WORK ORDER:
Among the entries below, how many lines hold "States"? Reply with the number only.
Start of MATERIAL FOR THIS TASK
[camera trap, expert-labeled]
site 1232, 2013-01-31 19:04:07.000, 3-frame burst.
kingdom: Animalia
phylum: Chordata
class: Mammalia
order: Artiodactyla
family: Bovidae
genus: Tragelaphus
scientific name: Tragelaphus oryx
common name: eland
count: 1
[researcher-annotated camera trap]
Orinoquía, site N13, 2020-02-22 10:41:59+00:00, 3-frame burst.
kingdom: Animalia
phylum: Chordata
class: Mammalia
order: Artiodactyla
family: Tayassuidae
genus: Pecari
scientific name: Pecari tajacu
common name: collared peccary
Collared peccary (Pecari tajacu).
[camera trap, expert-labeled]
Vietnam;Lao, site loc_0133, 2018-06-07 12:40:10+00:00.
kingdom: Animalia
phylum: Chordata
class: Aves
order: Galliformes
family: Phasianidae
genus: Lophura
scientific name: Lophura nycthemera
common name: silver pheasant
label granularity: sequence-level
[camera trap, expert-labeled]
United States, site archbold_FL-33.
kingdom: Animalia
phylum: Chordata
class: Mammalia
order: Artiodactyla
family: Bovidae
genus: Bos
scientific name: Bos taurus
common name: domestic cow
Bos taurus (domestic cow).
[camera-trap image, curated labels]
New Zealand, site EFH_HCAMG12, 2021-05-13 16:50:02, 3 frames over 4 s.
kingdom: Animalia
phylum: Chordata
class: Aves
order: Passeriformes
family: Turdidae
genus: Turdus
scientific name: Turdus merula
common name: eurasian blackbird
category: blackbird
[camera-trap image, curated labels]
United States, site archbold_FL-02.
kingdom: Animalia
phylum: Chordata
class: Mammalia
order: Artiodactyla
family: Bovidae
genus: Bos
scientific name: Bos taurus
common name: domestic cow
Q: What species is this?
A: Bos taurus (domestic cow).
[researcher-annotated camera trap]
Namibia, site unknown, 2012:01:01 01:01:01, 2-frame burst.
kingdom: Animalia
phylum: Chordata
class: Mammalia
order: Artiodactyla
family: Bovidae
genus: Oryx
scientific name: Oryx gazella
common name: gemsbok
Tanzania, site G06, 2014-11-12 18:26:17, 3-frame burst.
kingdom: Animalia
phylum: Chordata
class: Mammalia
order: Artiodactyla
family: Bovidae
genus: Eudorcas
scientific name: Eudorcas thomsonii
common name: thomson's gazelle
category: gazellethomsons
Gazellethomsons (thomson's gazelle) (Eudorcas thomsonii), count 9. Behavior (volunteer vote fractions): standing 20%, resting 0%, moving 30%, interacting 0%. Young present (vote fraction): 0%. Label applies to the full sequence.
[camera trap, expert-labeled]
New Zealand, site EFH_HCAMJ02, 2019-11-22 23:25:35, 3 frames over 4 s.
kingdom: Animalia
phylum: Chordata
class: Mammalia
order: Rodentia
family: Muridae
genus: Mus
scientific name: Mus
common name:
End of MATERIAL FOR THIS TASK
RESPONSE AREA:
2